By Monday morning, Aug. 4, 1980, it was war. The ranking State Police officer, Lt. Col. John O'Donovan, was on the phone complaining about the leak to the head of the FBI's Boston office. The state police and FBI office were already accustomed to tangling over glory and credit for fighting crime in Massachusetts, but this kind of accusation marked a nadir of a strained relationship.
Faced with the angry fingerpointing, law enforcement did what it always does -- it held a meeting. The summit at a Ramada Inn in Boston convened four days after Morris's party blunder. Attending was a Who's Who of Law and Order: O'Donovan and Long from the State Police, county prosecutors, Boston police officials, an FBI official, and Jeremiah T. O'Sullivan.

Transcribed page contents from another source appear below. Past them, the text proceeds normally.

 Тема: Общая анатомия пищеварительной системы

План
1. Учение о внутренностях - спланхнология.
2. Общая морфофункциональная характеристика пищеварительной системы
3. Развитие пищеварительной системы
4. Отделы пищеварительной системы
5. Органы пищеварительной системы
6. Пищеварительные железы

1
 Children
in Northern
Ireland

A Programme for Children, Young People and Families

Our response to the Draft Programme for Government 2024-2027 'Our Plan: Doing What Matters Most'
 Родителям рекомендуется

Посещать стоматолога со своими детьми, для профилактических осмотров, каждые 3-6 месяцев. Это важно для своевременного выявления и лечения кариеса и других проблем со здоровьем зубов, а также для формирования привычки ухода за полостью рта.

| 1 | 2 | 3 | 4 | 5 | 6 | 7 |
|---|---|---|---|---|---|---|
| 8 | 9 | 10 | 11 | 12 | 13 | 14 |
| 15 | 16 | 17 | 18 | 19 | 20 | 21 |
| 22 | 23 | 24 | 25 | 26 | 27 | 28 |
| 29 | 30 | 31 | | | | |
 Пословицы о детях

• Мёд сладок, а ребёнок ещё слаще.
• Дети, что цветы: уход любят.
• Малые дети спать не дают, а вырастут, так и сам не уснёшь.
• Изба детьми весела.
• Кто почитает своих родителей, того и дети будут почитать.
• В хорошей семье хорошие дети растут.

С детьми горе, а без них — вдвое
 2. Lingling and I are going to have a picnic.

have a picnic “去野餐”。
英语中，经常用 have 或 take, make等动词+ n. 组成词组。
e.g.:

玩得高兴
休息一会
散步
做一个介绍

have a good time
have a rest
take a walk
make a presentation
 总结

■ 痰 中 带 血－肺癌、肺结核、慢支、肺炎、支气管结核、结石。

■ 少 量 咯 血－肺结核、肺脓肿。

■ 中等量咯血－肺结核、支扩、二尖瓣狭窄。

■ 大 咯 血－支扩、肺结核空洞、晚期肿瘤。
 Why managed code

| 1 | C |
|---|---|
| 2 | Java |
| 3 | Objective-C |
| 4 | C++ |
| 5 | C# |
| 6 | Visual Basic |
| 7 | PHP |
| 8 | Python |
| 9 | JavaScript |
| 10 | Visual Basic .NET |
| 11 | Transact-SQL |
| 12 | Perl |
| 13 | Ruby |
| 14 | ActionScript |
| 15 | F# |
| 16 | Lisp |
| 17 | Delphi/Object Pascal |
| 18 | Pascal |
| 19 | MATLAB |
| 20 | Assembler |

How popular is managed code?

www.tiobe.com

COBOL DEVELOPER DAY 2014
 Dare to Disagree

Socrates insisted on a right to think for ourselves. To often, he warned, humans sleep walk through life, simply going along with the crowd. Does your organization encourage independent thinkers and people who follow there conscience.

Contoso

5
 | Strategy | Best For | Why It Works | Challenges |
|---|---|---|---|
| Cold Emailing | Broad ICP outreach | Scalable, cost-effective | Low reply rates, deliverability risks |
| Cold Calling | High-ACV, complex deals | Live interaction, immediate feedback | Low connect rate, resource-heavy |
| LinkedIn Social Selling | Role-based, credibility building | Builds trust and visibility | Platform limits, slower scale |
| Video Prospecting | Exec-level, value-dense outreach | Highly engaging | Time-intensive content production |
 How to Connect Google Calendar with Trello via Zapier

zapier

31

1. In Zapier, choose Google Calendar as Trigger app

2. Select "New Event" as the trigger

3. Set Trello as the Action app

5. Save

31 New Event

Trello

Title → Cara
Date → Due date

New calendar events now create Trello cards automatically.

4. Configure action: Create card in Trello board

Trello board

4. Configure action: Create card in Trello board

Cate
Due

O'Donovan presented the State Police's grievances. Looking around the room, he spiced his indignation with a small bluffing game. He claimed their bug had been "extremely productive" until it was tipped. And he said they knew Bulger and Flemmi were informants. Of course, the State Police had no solid proof that Bulger and Flemmi were FBI snitches. But O'Donovan had a strong hunch about Bulger's possible ties to the FBI, going back an encounter he'd had with the gangster a couple of years earlier. O'Donovan recalled going to see Bulger at Marshall Motors. The issue was a threat against a state trooper from one of Bulger's associates in the Winter Hill Gang. Packing two guns, O'Donovan stopped by the garage to convince Bulger that any move against a trooper was a stupid idea. Bulger quickly assured the lieutenant colonel that nothing would come of the hot-headed rhetoric. Then the two chatted sociably about life along the law enforcement landscape, with one thing leading to another, and finally to the FBI. O'Donovan mentioned he preferred the older agents in the Boston office to the younger ones, saying newer agents like John Morris were too inexperienced in the ways of Boston. He made it clear he was not impressed by Morris and other young turks.
About two weeks later, O'Donovan took a call from a fuming John Morris who wanted to know: Why was O'Donovan badmouthing the FBI with Whitey Bulger? O'Donovan was brought up short, and concluded that either the FBI had a bug planted inside Marshall Motors or that Bulger was an FBI informant.
Morris' indiscreet call only compounded O'Donovan's mistrust for the FBI supervisor. O'Donovan saw the agent as a schemer who maneuvered behind a friendly demeanor. Another time, he'd passed along a State Police tip to Morris about a fugitive on the "Ten Most Wanted List." The same day, Morris and several agents raced to capture the terrorist bomber. There was no joint arrest. Just an FBI press conference. O'Donovan and his troopers were forgotten on the sidelines.
But none of this was proof of skullduggery. It was just troubling background that an experienced policeman never forgot. And at the Ramada, O'Donovan didn't get into this kind of history. Nor did he or Sgt. Long disclose that the troopers, despite the setback at the Lancaster Street Garage, were planning to take another run at Bulger and Flemmi later in August. Instead, O'Donovan focussed on recapping the debacle at the garage, climaxed by his conviction that the FBI had compromised the bug. Between the lines, the topic on the roundtable was nothing short of accusing FBI agents of a crime: obstruction of justice.
But the FBI did not flinch. It was their kind of game. Its representative, an agent named Weldon L. Kennedy, one of the assistant supervisors in Boston, listened politely to O'Donovan of the State Police. Once O'Donovan was done, Kennedy had little to say.
We'll get back to you, he finally offered. But that was it.